Taichi vs. Zack Sabre Jr.
Fans of quality stalling, rejoice!
Taichi brought some high level stalling to the beginning of this match. It was truly great work in what is becoming an increasingly lost art. Good stalling does not mean simply doing nothing. It means doing a lot, but not doing what the fans want to see the heel do (actually wrestle his opponent). Taichi worked as hard in the first two+ minutes of this match as he would have had he locked up with Sabre Jr. right at the bell. He backed off and ducked his head in between the ropes. He slid out of the ring to avoid contact. He ran away from Sabre as he was chased around ringside. The Korakuen fans bought right into it and he got good heat that carried throughout the match. It was good stuff.
I think I liked Taka vs. Ogawa a little bit more. Both matches incorporated elements that are underused in wrestling today (stalling here and the general offense in Taka vs. Ogawa) but I thought the Taka match was a bit more solid all the way around. When they weren’t stalling here – particularly when Taichi was on offense – the match was just okay. Sabre Jr. looked good on offense again (also thought he had a good offensive showing versus Nakajima recently). Solid and worth watching for something that felt refreshingly different.

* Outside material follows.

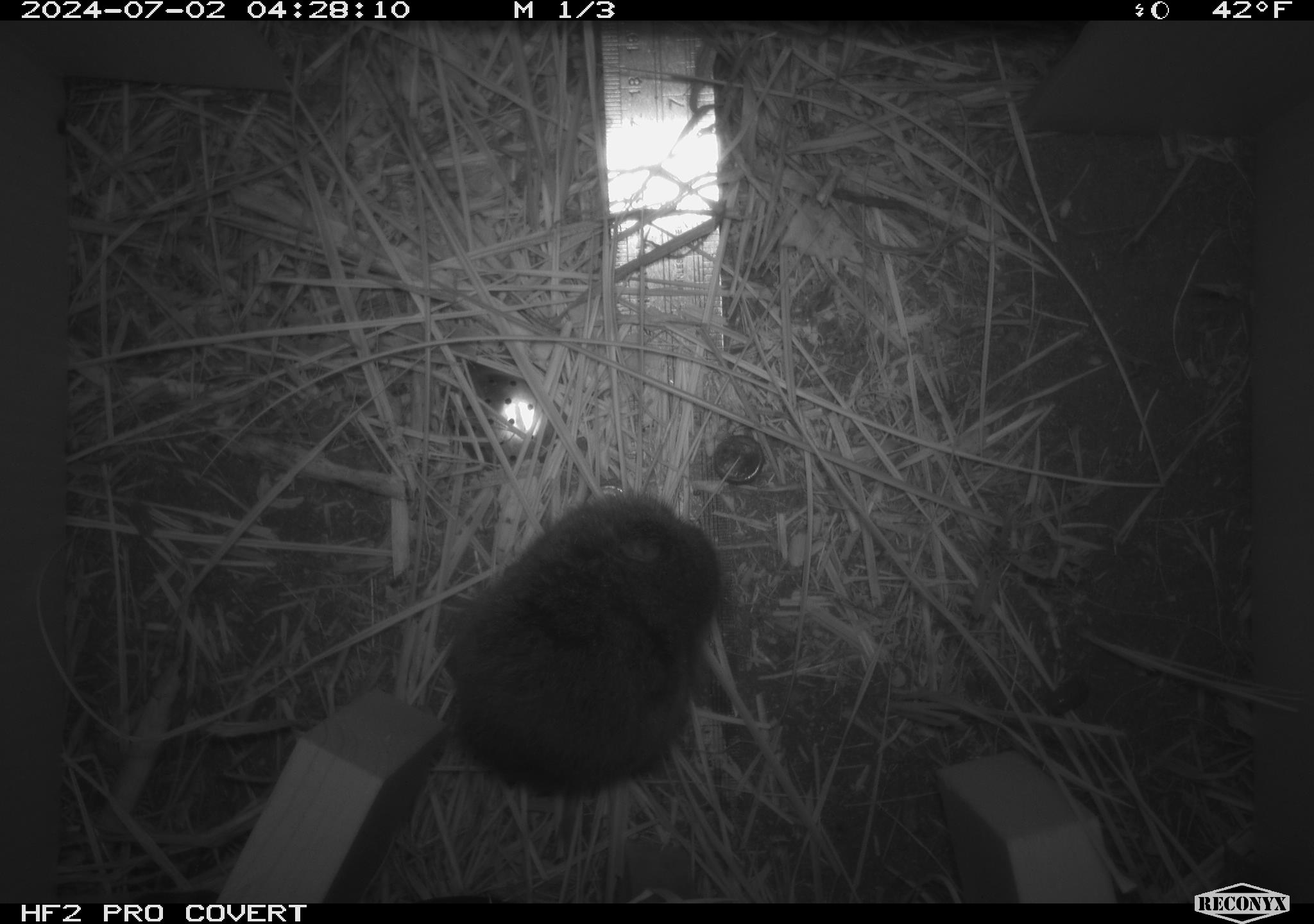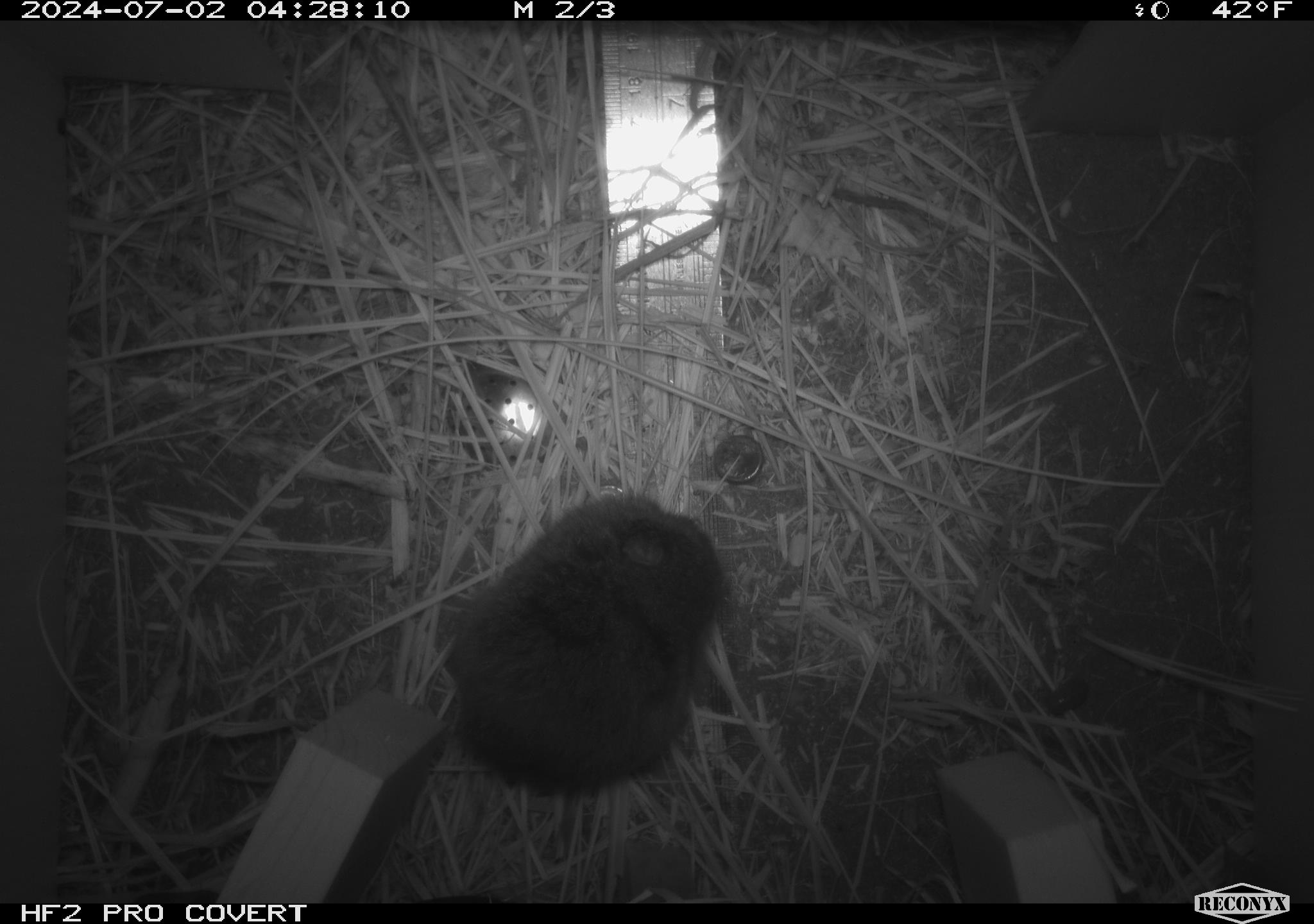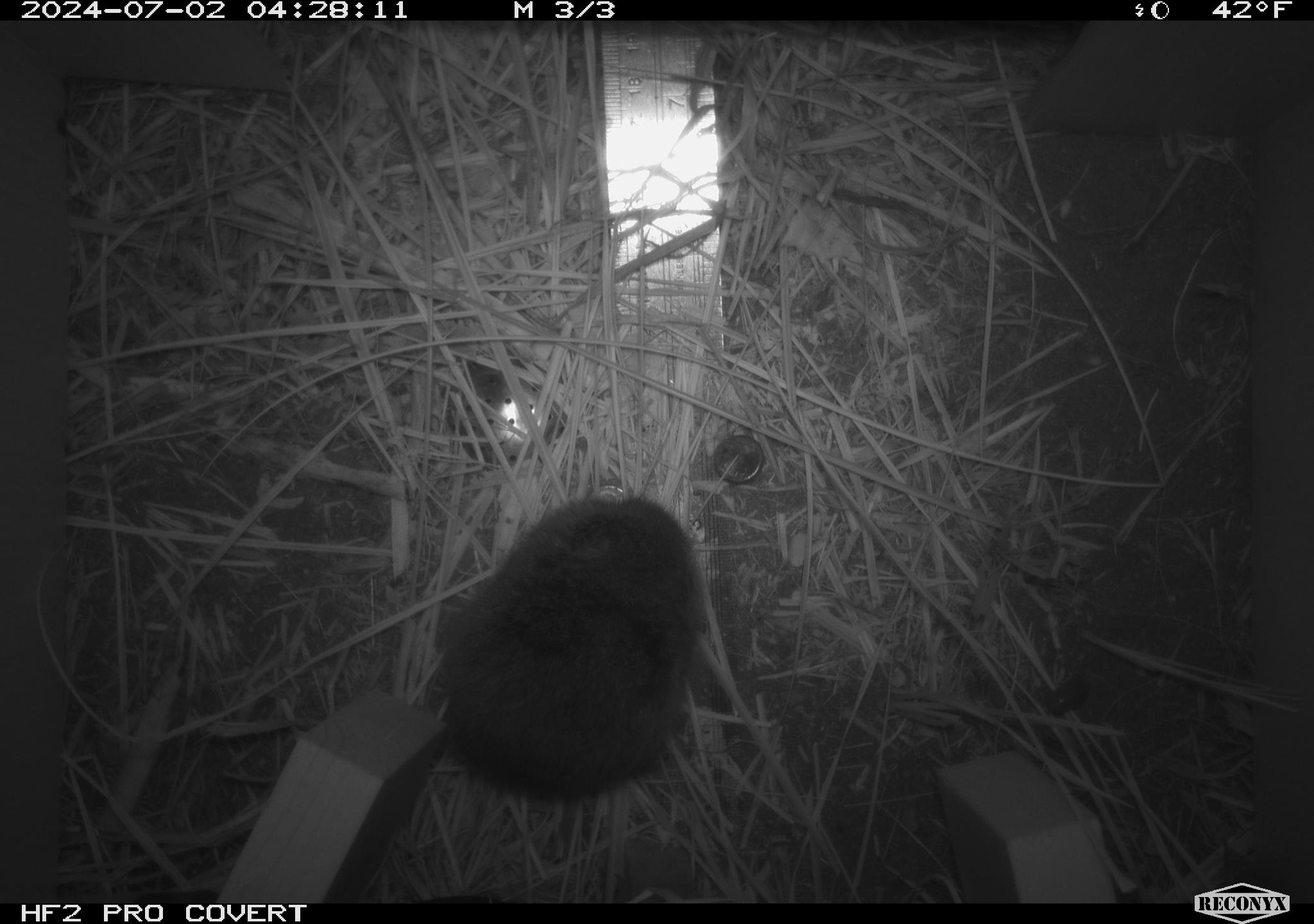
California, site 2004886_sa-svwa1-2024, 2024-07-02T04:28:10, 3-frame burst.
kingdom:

Minoru Suzuki, Davey Boy Smith Jr. & Lance Archer vs. Naomichi Marufuji, Shane Haste & Mikey Nicholls
There is no doubt that the Suzuki-gun invasion of NOAH has been a breath of fresh air into what had been a very flat promotion. I think much of that perception is a result of how lifeless NOAH was before the feud. This is a well booked invasion feud. At the same time, there have been many, many well booked invasion feuds in Japanese wrestling history (some of the bigger box office feuds of all time have been built on that premise). I am not sure this one was done much to separate itself from the pack. The matches have been good for the most part and the Suzuki-gun wrestlers have added much needed depth to the cards. It is not getting a ton of heat though and even putting heat aside (because that does take time) it doesn’t feel like a big angle overall; just a big angle for modern day NOAH.
This match encapsulated all of that. Suzuki continued to work hard. He is a larger presence than many in NOAH but not the larger-than-life “I can’t believe this guy is here!” presence that ideally would come with the leader in an invasion angle. When he tagged in, there was no huge anticipation. There are reasons for that which I am going to delve into at a later date, but it is definitely palpable. Archer & Smith Jr. have looked incredibly competent (that is a compliment) and this match was no exception, but again their presence in the match doesn’t feel as big as it really should. They just feel like two more solid mid-carders in a promotion that could use more solid mid-carders. All of those same things could be said about the home team. I can’t help but think this feud would mean much more if it was something like Kenta at the helm with Akiyama & Marafuji has the other two big NOAH wrestlers. When Marufuji is the de facto leader of NOAH and his two lieutenants are foreigners with only a year and a half of a heavy push behind them, the matches are going to struggle to feel epic and special. The work was fine in this one, but the feud is a month old and it already is spinning its wheels just a bit.